DO THIS.
Recast every one of the records below as a two-column CSV with headers input and output, one row per record. Put each record's text under input and its answer under output, with every field in double quotes and any line breaks replaced by spaces.

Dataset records
>>>

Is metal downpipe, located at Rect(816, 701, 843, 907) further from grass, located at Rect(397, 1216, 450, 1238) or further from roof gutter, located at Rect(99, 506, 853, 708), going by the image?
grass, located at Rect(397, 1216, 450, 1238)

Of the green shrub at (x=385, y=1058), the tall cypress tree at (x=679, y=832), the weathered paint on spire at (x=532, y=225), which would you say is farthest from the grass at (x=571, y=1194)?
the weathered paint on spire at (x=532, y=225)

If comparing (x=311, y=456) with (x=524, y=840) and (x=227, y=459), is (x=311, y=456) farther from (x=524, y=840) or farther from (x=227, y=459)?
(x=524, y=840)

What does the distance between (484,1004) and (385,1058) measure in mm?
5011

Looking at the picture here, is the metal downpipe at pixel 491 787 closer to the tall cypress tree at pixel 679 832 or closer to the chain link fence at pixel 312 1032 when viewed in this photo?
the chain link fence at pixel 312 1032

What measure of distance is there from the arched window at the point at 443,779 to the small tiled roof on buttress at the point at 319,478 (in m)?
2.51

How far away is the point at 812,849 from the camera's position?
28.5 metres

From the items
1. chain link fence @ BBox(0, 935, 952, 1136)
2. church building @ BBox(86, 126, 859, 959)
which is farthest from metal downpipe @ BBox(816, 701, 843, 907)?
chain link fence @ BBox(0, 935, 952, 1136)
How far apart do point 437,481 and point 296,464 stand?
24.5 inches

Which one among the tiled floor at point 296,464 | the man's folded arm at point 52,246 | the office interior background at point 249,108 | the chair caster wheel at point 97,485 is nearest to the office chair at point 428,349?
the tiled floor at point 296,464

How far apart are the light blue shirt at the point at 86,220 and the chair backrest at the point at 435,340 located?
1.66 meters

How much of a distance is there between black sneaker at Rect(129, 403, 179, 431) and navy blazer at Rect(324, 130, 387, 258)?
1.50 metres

<<<

FULL RESPONSE.
input,output
"Is metal downpipe, located at Rect(816, 701, 843, 907) further from grass, located at Rect(397, 1216, 450, 1238) or further from roof gutter, located at Rect(99, 506, 853, 708), going by the image?","grass, located at Rect(397, 1216, 450, 1238)"
"Of the green shrub at (x=385, y=1058), the tall cypress tree at (x=679, y=832), the weathered paint on spire at (x=532, y=225), which would you say is farthest from the grass at (x=571, y=1194)?","the weathered paint on spire at (x=532, y=225)"
"If comparing (x=311, y=456) with (x=524, y=840) and (x=227, y=459), is (x=311, y=456) farther from (x=524, y=840) or farther from (x=227, y=459)?","(x=524, y=840)"
"What does the distance between (484,1004) and (385,1058) measure in mm?","5011"
"Looking at the picture here, is the metal downpipe at pixel 491 787 closer to the tall cypress tree at pixel 679 832 or closer to the chain link fence at pixel 312 1032 when viewed in this photo?","the chain link fence at pixel 312 1032"
"What measure of distance is there from the arched window at the point at 443,779 to the small tiled roof on buttress at the point at 319,478 (in m)?","2.51"
"How far away is the point at 812,849 from the camera's position?","28.5 metres"
"From the items 1. chain link fence @ BBox(0, 935, 952, 1136) 2. church building @ BBox(86, 126, 859, 959) which is farthest from metal downpipe @ BBox(816, 701, 843, 907)?","chain link fence @ BBox(0, 935, 952, 1136)"
"How far apart do point 437,481 and point 296,464 stand?","24.5 inches"
"Which one among the tiled floor at point 296,464 | the man's folded arm at point 52,246 | the office interior background at point 249,108 | the chair caster wheel at point 97,485 is nearest to the office chair at point 428,349?","the tiled floor at point 296,464"
"How far apart are the light blue shirt at the point at 86,220 and the chair backrest at the point at 435,340 located?","1.66 meters"
"How much of a distance is there between black sneaker at Rect(129, 403, 179, 431) and navy blazer at Rect(324, 130, 387, 258)?","1.50 metres"